> **SOURCE TEXT**
[Start of Attachment]

The earlier version was written on similar lines, where the helper
function was getting the image address and size from the efi_http_boot
context structure. There was a review comment asking me to decouple
the solution from EFI_HTTP_BOOT, and add the pmem nodes after scanning
the blkmap devices. This would make it a little more generic, and not
tie it closely with EFI_HTTP_BOOT.

Also, one issue with using the event based framework is that the user
might choose to pass a different devicetree to the OS from the one on
which the fixup was done. Calling the helper function from
image_setup_libfdt() ensures that the fixup happens on the DT that
gets passed on to the OS.

>
>
> > If you are referring to a scenario where the memory based block device
> > does not get set up as a blkmap device, that will anyways require
> > explicit intervention of the user to add the pmem node, because
> > otherwise there is no way to find out existence of such a device. This
> > can then be done through an explicit command. But the EFI_HTTP_BOOT
> > use-case does require scanning for the memory base blkmap devices.

[End of Attachment]

> **DATA BELOW**
[Start of Attachment]

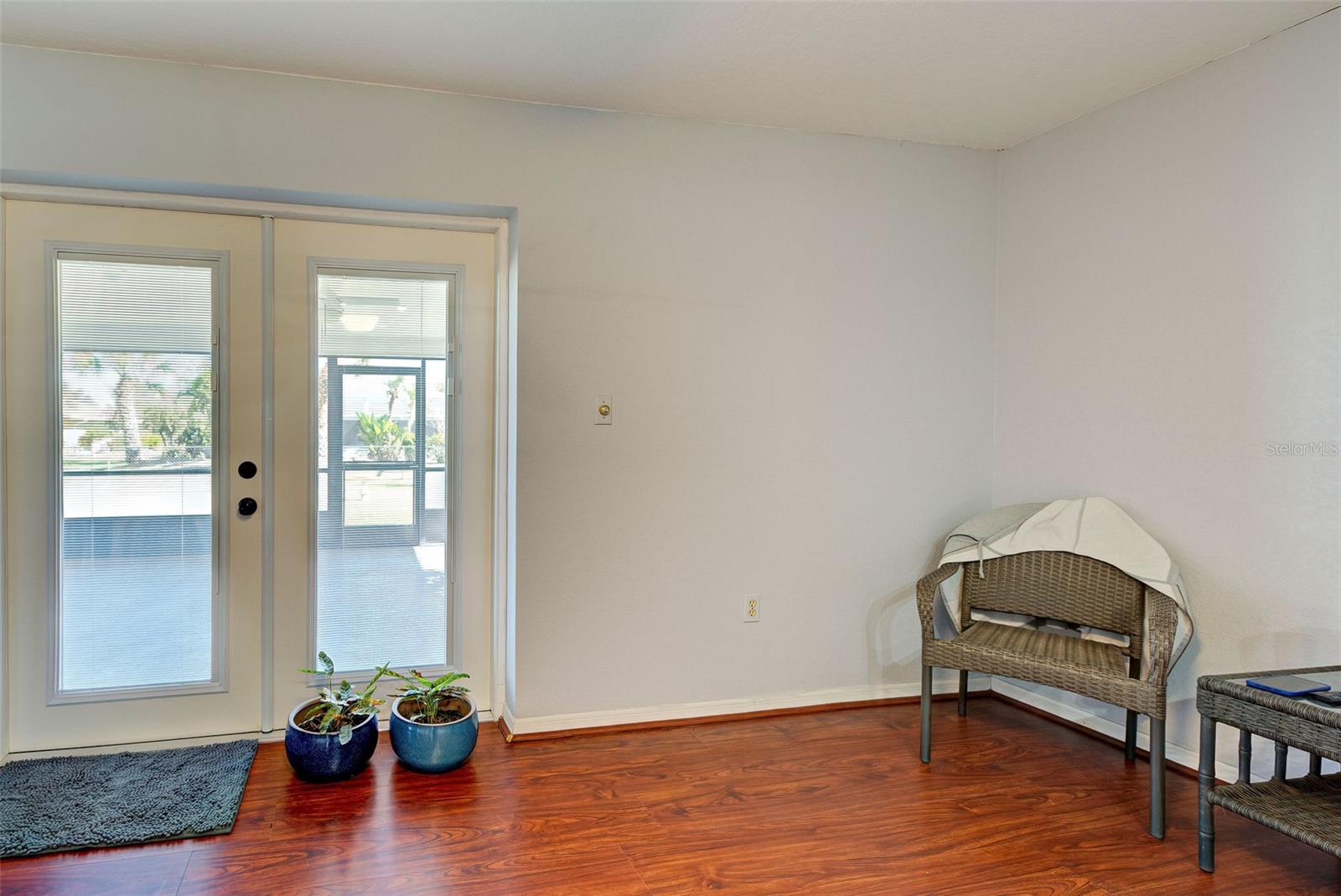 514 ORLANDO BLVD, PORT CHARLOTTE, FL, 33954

[End of Attachment]

> **INSTRUCTIONS**
1 – In the pmem fixup discussion, calling the helper from which function ensures the fixup is applied to the devicetree passed to the OS?
2 – Pick up the pmem fixup discussion after its last sentence and continue it.
The material above stands apart from the pmem fixup discussion.

> **RESULTS FOR EACH TASK**
1 – image_setup_libfdt()

2 –
>
> With the approach above, I think we could get out of marking every
> configured blkmap as reserved (which might not be what the user wants),
> and instead let the creator of the device decide on whether this is
> needed or not.

I am not sure what you mean by marking the blkmap as reserved, but
these changes are simply marking the blkmap devices in the DT before
booting the OS. The kernel can then parse these pmem regions to check
for the availability of an installation.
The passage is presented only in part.